どうでもいいが,同社のロゴはOculus VRの昔のロゴ,さらに言えばCry ENGINEのロゴに似ているのがちょっと気になる。
3Glasses公式サイト(製品ページはナシ)
●IMMEREX VRG-9020
グラフィックス性能は残念ながらさほど高くなさそうだ。親機の大きさからして,本体がスマホ相当のものであることは察しがつくと思う。
ヘッドセット部分は重量200gと軽量で,比較的薄型である。接岸部の穴が小さくて少し不安になるものの,かけてみると意外と本格派であることが分かる。解像度は「4K」とされているが,具体的な縦横サイズは分からなかった。単眼あたりで1080pという表記からすると,1920×1080×2で,横4Kという計算だろうか。前述のように,視野は上下が短めの横長となっている。
AR対応になって,表示デバイスは置いておいて,ゲーム機本体側を新しいものに更新することで年々性能を上げることもできるようにもなると夢も膨らむのだが。
アリアドネスレッドジャパン公式サイト(日本支社)
●HYPERREAL Pano
トラッキング技術そのほかは独自開発とのことなので互換性はないと思うが,レーザー走査型ヘッドトラッキングユニット2個とヘッドセット,両手用コントローラから構成されている。つまり,だいたいViveと同じシステム構成となる。
なお,デモ機のコントローラは棒に窪んだ皿が付いたような形状のものだったが,最終的には,ドーナツ型のViveコントローラとOculus Touchを足して2で割ったような形状になる模様だ。

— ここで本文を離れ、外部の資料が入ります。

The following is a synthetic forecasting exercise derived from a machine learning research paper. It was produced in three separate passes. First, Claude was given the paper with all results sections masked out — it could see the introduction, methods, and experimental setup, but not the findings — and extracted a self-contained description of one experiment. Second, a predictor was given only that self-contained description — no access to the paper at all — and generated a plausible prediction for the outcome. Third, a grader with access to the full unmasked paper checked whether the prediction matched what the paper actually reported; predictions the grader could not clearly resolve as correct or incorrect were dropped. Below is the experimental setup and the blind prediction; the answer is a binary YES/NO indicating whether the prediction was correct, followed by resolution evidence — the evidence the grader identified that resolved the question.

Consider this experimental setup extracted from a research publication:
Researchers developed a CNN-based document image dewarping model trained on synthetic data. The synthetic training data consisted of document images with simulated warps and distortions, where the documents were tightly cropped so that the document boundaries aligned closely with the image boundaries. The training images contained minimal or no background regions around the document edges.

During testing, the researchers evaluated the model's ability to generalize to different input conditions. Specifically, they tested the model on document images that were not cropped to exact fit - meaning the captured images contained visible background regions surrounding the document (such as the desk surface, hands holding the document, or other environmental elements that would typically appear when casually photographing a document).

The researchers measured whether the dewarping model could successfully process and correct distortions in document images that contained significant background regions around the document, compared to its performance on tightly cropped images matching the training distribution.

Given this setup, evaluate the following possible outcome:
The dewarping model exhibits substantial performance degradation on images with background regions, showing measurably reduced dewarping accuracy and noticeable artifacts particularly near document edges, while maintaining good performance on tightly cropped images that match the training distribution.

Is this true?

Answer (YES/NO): NO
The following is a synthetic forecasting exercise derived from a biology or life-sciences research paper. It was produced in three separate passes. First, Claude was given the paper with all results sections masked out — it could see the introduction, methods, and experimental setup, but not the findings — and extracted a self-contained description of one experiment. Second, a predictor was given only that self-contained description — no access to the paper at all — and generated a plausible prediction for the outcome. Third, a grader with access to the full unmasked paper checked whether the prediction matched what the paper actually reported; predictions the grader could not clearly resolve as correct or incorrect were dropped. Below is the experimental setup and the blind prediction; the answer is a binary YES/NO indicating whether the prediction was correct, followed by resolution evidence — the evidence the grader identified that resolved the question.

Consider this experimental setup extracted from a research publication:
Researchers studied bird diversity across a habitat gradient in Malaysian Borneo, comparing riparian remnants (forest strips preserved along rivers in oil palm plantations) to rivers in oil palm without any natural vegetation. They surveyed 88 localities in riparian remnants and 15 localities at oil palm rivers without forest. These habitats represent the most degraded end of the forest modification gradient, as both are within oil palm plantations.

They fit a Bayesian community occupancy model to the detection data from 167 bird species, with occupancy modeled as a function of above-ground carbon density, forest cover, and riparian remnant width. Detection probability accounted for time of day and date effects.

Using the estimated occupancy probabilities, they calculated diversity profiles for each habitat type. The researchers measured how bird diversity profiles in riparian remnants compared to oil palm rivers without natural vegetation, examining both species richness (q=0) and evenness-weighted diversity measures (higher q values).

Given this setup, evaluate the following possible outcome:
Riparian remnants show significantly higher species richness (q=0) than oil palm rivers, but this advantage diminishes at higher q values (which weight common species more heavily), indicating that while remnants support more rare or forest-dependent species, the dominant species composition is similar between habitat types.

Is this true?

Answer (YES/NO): YES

会場で流されていたビデオではレイテンシが11ms以下とかなり低めなようなことが謳われていたと思うのだが,実際に装着するとレイテンシは多めな感じだった。これはソフト側の問題かもしれないのでなんともいえないのだが。試したデモゲームがルームスケールには対応しておらず,コントローラでの移動になっていたり(ぬるっと動いて気持ち悪い),製品の魅力を引き出すデモが選ばれていたとはいい難い。

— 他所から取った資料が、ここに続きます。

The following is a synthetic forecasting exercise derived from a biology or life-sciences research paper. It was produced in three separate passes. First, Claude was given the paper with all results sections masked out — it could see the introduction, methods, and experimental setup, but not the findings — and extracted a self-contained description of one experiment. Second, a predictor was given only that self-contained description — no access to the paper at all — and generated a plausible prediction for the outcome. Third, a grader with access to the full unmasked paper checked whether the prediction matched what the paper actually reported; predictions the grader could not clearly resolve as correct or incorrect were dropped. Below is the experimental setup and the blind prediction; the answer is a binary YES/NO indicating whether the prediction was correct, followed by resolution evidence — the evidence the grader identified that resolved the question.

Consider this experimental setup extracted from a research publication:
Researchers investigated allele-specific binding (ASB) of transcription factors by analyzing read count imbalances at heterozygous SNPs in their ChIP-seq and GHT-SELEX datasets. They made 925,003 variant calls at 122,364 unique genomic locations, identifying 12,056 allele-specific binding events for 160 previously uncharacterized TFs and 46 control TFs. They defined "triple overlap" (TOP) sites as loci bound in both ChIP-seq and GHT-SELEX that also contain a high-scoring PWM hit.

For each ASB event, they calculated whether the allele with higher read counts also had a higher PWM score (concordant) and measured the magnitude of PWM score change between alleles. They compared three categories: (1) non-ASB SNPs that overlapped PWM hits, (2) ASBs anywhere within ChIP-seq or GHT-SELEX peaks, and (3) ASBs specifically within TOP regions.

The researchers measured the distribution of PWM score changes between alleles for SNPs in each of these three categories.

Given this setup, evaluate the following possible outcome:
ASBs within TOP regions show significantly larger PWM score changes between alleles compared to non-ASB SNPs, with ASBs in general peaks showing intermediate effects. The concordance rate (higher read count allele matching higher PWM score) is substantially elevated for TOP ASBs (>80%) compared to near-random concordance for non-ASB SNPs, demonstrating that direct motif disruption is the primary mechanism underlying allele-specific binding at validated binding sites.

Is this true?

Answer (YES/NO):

デモ内容は迫りくるモンスターを二丁拳銃で撃ちまくるというディフェンスゲームだった。無茶だろうと思いつつ,どんどん前へ出ろという指示に従っていると,2ウェーブめであっさりゲームオーバー。たぶん動き回って地形のギミックを駆使しないとかなり厳しい感じではあった。ただ,あの移動方式でスウェイバックとかは,ちょっとやりたくはない。
製品としてViveと同等とまでは言えないかもしれないが,「だいたい同じ」というのはまず確実だ。これが仮にSteam VR端末として認定されたり,一時行われていた「RiftのソフトをViveで動かす」ようなモノが出たりすると,Viveの市場が崩壊する可能性もある。RiftやViveの価格がVRの普及にマイナス材料となっていることは確かなのだが,どうしたもんだろうか。
●Visionertech VMG-PROV01
VR,MR,ARそれぞれのデモを見てみたところ,残念ながら遅延も大きめで映像がズレる。MicrosoftのHoloLenzのような素通し映像とCG映像の重ね合わせの場合にズレるのはしかたないのだが,一度カメラで取り込んだ映像であれば,それに合わせてCGを合成するのは当たり前なので,基本的にズレてはいけないのだ。このあたりはまだまだこなれてない感じであった。

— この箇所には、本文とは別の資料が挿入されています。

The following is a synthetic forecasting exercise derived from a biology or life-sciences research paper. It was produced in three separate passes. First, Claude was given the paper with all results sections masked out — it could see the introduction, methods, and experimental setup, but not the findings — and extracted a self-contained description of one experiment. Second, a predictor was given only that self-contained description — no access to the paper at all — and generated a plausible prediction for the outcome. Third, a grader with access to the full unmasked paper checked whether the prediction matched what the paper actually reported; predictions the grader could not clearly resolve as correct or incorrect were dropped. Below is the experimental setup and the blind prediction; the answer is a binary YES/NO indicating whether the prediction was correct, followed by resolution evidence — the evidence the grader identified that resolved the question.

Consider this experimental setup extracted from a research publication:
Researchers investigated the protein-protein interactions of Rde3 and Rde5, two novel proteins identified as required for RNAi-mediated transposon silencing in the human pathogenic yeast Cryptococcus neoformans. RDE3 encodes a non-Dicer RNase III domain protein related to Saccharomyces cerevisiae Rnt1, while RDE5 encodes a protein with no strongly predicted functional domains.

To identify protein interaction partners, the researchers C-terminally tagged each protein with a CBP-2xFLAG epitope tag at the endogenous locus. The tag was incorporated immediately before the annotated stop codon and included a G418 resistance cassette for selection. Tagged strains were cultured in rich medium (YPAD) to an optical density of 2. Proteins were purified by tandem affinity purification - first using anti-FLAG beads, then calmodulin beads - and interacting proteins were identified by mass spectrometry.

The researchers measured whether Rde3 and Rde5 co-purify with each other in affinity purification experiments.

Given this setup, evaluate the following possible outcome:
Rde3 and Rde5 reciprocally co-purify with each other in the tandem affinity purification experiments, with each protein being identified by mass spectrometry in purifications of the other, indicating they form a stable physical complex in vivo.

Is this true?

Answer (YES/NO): YES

開発中とのことなので,今後に期待しよう。なお,このデバイスは民生用ではなく,研究用などの市場をターゲットにしているとのことだった。
Visionertech公式サイト
●Shadow Creator Halo
使用法としては,Snapdragon 820搭載のAndroid端末と組み合わせるらしい。おそらく外付けだと思うのだが,内蔵かどうかは確認できていない。予定では2017年にリリースされるとのこと。価格はHoloLenzの半額くらいとのことらしいのだが,すでに公式サイトでは800人民元(1万2000円)で予約が開始されているように見える。
これはNano |
萌え絵でアピール |
Shadow Creator Halo製品情報ページ
●Pimax 小派VR 4K
実は,ChinaJoy会場で非常に目立っていたぐるんぐるんと回る大型体感筐体で組み合わされていたのが,このヘッドセットだったのだが,稼動していた2か所が両方ともヘッドセットトラブルであまり回転していなかった。加熱しすぎるらしく,冷却のためにデモが中断されていたりしたのだ。
配られていたパンフレットにはOculusとSteam VRプラットフォームのゲームが動くと書いてあったのだが,実際のところは不明。コストパフォーマンスは非常に高いので,本当に互換性があるのなら注目されるヘッドセットではある。